En conséquence, il appert que le recours déposé auprès de la chambre de céans est irrecevable, celle-ci n’étant pas compétente pour en connaître. Le TAPI ayant été saisi d’un recours contre l’autorisation de construire, lequel est en cours d’instruction, le dossier lui sera transmis pour raison de compétence (art. 11 al. 3 LPA).

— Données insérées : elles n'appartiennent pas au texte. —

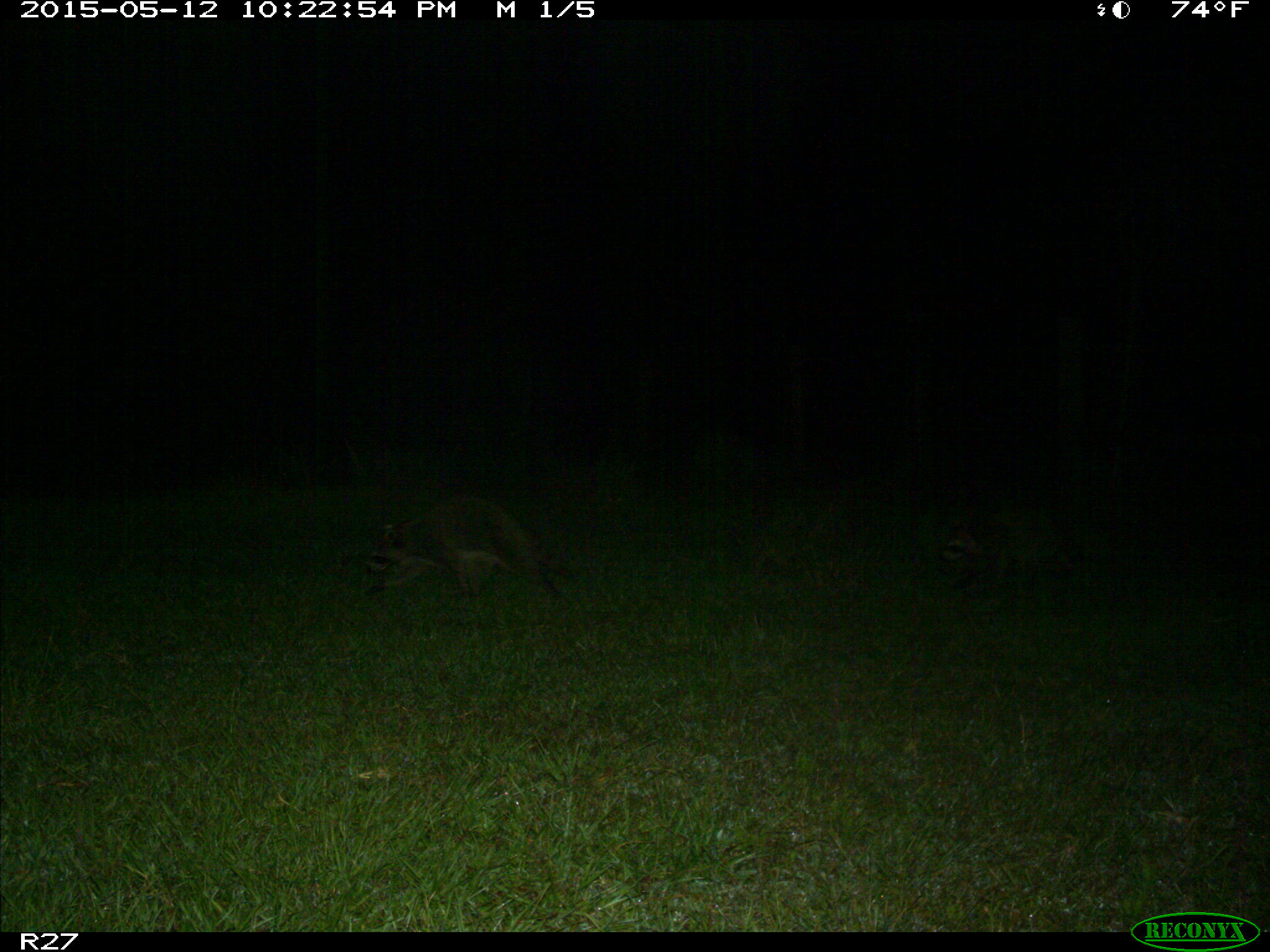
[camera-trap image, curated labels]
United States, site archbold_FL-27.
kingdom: Animalia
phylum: Chordata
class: Mammalia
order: Carnivora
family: Procyonidae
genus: Procyon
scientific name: Procyon lotor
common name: common raccoon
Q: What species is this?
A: Procyon lotor (common raccoon).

3) Vu l’issue du litige, un émolument de CHF 500.- sera mis à la charge conjointe des associations et des voisins (art. 87 al. 1 LPA) et une indemnité de procédure de CHF 500.- sera allouée à Pensionskasse der UBS, à la charge conjointe des associations et des voisins (art. 87 al. 2 LPA).

 

* * * * *

PAR CES MOTIFS
LA CHAMBRE ADMINISTRATIVE

déclare irrecevable le recours interjeté le 19 mai 2021 par Patrimoine Suisse Genève, Patrimoine Suisse, Madame Catherine BOULENS, Madame Manuela CAVADINI BESSON, Monsieur Jean-Pierre VEGH contre l’arrêté du département du territoire, non daté, autorisant l’application des normes de la 3ème zone, aux bâtiments à construire, selon dossier DD 111'141 ;

transmet le recours au Tribunal administratif de première instance ;

met un émolument de CHF 500.- à la charge conjointe et solidaire de Patrimoine Suisse Genève, Patrimoine Suisse, Madame Catherine BOULENS, Madame Manuela CAVADINI BESSON et Monsieur Jean-Pierre VEGH ;

alloue une indemnité de procédure de CHF 500.- à Pensionskasse der UBS, à la charge conjointe et solidaire de Patrimoine Suisse Genève, Patrimoine Suisse, Madame Catherine BOULENS, Madame Manuela CAVADINI BESSON et de Monsieur Jean-Pierre VEGH ;

dit que, conformément aux art. 82 ss de la loi fédérale sur le Tribunal fédéral du 17 juin 2005 (LTF - RS 173.110), le présent arrêt peut être porté dans les trente jours qui suivent sa notification par-devant le Tribunal fédéral, par la voie du recours en matière de droit public ; le mémoire de recours doit indiquer les conclusions, motifs et moyens de preuve et porter la signature du recourant ou de son mandataire ; il doit être adressé au Tribunal fédéral, 1000 Lausanne 14, par voie postale ou par voie électronique aux conditions de l'art. 42 LTF. Le présent arrêt et les pièces en possession du recourant, invoquées comme moyens de preuve, doivent être joints à l'envoi ;

communique le présent arrêt à Me Alain Maunoir, avocat des recourants, à Me François Bellanger, avocat de Pensionskasse der UBS, au département du territoire ainsi qu’au Tribunal administratif de première instance et à l’office fédéral du développement territorial.

Siégeant : M. Mascotto, président, M. Verniory, Mme Payot Zen-Ruffinen, M. Reymond, Mme Tombesi, juges.

Au nom de la chambre administrative :

la greffière-juriste :

 

 

S. Hüsler Enz

 

 

le président siégeant :

 

 

C. Mascotto

 

Copie conforme de cet arrêt a été communiquée aux parties.